There are also a number of other synergistic benefits resulting from mergers such as the internalisation of transactions whereby bringing together two firms at different stages of the production chain may help the acquirer achieve more efficient co-ordination of the different levels. Possible entry to new markets and industries through the purchase of an existing player in that product or geographical market is another aspect of synergy, as is the possibility of a reduced taxable profit in countries such as the U. S. A.

Another part of synergy, which is the one of the primary reasons advanced for conglomerate mergers is that of risk diversification. This is the idea that the overall income stream of the holding company will be less volatile if the cash flows come from a wide variety of products and markets. However there are problems this argument, as Glen Arnold says; “the investors can obtain the same risk reduction in a easier and cheaper way by buying a range of shares in the independent separately quoted firms. ” (Corporate Managerial Finance, P.877)

Apart from these synergistic origins, which are the potential gains available through the combining of the two firms trading operations, there are other factors that organisations should take into consideration prior to an acquisition, such as the possibility of ulterior managerial motives being prominent. Financial economists like to think that business decisions are based only on economic considerations, especially maximisation of firms’ values, and in a mergers case, shareholder wealth maximisation.

However, many business decisions are based more on managers’ personal motivations than on economic analysis, and mergers are no exception. There are usually a number of benefits for the management team of an acquiring firm after merger activity. They are likely to receive a higher wage because they have responsibility for a larger business. And a larger wage would normally mean enhanced pension contributions and other perks. Being on a higher wage and being in charge of more people also brings higher status, and some believe managers simply enjoy the excitement of the merger process itself.

Personal considerations can deter as well as motivate merger activity. For the managers of the acquired companies, mergers can often lead to them losing their jobs, or at least their autonomy.
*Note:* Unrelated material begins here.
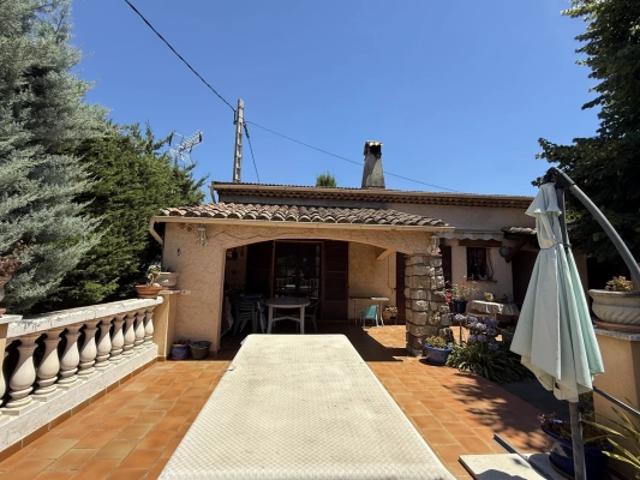 Maison vente à Grasse, Le Cannet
Therefore, some managers who own less than half of their firms’ stock look to lessen the chances of a take-over, this can result in defensive mergers taking place, not for economic reasons but for managerial ones. For example, when Enron was under attack, it arranged to buy Houston Natural Gas, paying for it primarily with debt.
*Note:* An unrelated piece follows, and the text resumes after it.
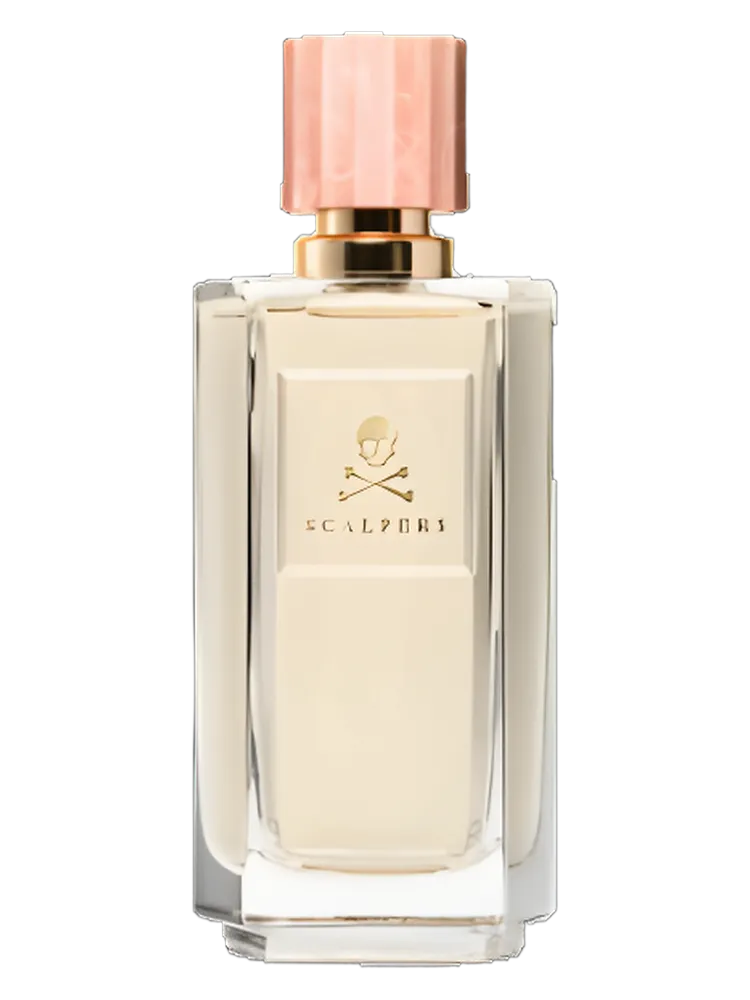 Her & Here by Scalpers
This merger made Enron much larger, and the much higher debt level made it harder for any potential inquirer to use debt to buy Enron. Organisations also have to consider how they are going to finance the merger. Over the last thirty years, the most popular method of paying for the purchase of shares in another company is by cash, but payment by debentures, loan stocks, convertibles and especially by shares has also been prominent at times.

As firms look to quicken growth by acquiring existing companies, combine to ward off competitors and secure their survival in industries that are declining, whilst having to compete on an increasingly global scale, mergers are almost inevitable. Whether it is for economic benefits or managerial benefits, there are a lot of factors that an organisation should consider prior to an acquisition. And as expenditure on merger activity goes up and up, it is vital for the success of any merger that none of these factors are overlooked.